» INFORMATION PROVIDED:
============
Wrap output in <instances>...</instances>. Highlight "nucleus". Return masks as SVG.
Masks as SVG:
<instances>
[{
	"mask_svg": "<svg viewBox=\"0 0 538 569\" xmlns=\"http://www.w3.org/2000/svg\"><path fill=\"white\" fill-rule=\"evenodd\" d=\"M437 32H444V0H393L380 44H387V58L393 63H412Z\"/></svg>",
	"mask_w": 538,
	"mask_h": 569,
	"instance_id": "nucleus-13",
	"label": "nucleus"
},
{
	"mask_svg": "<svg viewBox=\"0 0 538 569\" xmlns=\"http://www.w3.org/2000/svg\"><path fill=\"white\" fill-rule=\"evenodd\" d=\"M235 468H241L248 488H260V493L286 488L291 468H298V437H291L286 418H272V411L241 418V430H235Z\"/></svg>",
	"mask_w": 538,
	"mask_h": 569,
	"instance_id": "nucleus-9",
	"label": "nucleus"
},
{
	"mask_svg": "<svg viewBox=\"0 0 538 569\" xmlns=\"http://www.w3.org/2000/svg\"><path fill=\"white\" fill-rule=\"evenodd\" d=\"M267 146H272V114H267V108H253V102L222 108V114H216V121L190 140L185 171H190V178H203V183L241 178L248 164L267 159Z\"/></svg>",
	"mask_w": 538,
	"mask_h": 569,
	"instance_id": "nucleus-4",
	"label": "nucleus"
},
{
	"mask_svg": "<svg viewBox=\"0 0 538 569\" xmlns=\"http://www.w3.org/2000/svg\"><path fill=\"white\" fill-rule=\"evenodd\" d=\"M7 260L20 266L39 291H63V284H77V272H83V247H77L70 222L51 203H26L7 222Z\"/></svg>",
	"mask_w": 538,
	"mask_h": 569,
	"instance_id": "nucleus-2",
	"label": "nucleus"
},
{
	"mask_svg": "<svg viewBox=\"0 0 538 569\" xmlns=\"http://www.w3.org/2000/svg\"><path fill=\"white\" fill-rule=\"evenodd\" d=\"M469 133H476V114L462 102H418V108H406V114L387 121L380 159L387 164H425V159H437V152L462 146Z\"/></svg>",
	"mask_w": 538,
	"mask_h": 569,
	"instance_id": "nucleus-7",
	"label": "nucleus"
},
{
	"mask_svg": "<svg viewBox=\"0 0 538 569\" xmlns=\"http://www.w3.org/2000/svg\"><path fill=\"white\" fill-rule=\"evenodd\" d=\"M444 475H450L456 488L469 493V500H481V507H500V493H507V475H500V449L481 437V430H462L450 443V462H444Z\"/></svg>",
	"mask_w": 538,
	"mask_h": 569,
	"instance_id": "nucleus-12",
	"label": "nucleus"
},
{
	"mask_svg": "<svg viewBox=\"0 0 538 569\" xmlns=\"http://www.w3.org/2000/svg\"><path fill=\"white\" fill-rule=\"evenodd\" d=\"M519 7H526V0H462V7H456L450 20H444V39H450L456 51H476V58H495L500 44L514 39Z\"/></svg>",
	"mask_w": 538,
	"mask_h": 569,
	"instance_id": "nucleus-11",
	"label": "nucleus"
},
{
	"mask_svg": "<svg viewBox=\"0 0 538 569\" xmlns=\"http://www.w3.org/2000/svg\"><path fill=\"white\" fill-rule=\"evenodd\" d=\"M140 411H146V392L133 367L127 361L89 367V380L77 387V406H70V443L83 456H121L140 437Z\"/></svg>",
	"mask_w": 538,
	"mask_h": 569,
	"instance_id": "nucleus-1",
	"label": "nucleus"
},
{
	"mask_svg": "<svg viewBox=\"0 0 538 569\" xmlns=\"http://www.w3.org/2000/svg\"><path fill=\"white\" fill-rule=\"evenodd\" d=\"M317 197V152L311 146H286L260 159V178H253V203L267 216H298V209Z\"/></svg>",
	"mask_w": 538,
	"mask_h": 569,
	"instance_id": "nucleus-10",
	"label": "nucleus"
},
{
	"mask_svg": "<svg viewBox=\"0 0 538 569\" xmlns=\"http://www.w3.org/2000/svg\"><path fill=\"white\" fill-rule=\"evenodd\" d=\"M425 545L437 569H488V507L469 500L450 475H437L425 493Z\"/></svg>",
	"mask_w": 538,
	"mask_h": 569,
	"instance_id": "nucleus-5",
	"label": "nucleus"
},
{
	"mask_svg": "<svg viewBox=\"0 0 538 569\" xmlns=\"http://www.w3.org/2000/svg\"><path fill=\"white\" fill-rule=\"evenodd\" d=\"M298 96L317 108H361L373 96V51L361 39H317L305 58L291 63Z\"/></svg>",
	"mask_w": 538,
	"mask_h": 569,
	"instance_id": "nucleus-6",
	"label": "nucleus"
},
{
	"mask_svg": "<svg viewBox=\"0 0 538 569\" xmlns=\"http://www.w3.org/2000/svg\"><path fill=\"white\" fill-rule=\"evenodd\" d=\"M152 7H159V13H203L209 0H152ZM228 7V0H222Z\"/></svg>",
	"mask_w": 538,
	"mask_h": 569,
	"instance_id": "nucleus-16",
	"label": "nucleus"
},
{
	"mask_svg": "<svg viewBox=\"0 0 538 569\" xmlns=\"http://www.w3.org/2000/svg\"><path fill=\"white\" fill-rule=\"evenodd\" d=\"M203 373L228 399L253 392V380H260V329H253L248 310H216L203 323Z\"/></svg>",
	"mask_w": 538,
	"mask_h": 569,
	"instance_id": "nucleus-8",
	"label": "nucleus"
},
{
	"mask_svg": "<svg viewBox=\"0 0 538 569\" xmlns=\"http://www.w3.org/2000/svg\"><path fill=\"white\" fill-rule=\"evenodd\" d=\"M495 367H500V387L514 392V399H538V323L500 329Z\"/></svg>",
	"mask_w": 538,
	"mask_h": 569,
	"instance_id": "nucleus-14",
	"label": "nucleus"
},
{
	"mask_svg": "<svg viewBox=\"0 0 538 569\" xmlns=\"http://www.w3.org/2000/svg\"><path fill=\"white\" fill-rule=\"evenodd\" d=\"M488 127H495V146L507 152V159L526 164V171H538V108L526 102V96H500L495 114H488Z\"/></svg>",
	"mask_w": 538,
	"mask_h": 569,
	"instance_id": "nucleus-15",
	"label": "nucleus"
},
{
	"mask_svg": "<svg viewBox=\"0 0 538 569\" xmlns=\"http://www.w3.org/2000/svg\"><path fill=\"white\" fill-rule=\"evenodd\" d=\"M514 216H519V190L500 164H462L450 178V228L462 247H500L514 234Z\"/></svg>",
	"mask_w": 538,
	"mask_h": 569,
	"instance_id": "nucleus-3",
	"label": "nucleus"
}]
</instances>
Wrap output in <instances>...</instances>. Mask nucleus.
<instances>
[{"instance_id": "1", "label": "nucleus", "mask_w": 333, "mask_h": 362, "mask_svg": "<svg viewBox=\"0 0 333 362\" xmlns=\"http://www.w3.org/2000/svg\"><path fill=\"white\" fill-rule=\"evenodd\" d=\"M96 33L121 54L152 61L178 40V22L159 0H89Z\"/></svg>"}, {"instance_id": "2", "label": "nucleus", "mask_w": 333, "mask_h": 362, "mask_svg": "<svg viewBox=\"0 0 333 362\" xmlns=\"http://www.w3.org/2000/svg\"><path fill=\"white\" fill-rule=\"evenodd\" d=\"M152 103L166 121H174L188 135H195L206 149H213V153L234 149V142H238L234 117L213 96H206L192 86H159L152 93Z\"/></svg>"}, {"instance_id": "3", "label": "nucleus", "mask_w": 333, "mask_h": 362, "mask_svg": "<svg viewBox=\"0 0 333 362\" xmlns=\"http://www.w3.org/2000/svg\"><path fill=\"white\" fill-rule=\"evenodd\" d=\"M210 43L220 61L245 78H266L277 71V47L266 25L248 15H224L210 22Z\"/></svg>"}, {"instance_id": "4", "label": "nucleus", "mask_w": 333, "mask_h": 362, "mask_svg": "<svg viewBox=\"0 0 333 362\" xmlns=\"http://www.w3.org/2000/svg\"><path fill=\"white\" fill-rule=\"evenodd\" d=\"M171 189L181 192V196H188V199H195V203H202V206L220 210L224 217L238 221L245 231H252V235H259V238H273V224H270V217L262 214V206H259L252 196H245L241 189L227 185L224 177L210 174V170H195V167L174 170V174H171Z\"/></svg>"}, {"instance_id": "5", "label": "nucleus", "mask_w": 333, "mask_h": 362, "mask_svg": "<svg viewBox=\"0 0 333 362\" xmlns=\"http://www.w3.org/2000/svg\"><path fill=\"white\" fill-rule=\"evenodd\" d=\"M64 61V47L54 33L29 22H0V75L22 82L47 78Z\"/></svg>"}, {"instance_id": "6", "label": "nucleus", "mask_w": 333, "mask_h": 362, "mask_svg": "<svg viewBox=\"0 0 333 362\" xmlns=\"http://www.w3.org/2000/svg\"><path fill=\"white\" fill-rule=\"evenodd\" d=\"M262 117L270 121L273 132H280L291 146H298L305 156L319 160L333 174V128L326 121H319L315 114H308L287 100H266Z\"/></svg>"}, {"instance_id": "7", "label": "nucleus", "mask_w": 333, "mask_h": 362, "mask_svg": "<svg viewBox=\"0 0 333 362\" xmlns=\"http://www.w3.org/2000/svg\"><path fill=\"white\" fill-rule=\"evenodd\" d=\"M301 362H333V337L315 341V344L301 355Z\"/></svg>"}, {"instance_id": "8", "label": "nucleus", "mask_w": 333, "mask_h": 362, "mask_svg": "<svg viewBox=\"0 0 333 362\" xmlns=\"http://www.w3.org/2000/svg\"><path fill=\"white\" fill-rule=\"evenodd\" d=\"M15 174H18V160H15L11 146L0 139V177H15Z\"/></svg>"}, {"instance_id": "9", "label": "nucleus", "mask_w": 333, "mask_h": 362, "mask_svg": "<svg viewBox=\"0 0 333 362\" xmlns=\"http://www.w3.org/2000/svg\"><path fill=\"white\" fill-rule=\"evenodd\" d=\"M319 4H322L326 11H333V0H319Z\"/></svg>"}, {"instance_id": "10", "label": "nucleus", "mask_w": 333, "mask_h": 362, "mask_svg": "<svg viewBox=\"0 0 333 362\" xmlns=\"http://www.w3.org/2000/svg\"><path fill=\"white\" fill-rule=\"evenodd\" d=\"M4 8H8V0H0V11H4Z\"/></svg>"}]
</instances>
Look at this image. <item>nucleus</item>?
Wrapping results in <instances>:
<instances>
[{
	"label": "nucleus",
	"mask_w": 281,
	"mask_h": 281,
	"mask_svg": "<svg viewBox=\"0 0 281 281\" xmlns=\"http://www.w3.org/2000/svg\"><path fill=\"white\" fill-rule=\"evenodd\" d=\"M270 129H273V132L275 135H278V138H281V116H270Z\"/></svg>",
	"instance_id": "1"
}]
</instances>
============
» SHORT EXERCISE: Show every line of the material above that contains the string "output", with case counting in the match.

» SOLUTION TO THIS EXERCISE:
Wrap output in <instances>...</instances>. Highlight "nucleus". Return masks as SVG.
Wrap output in <instances>...</instances>. Mask nucleus.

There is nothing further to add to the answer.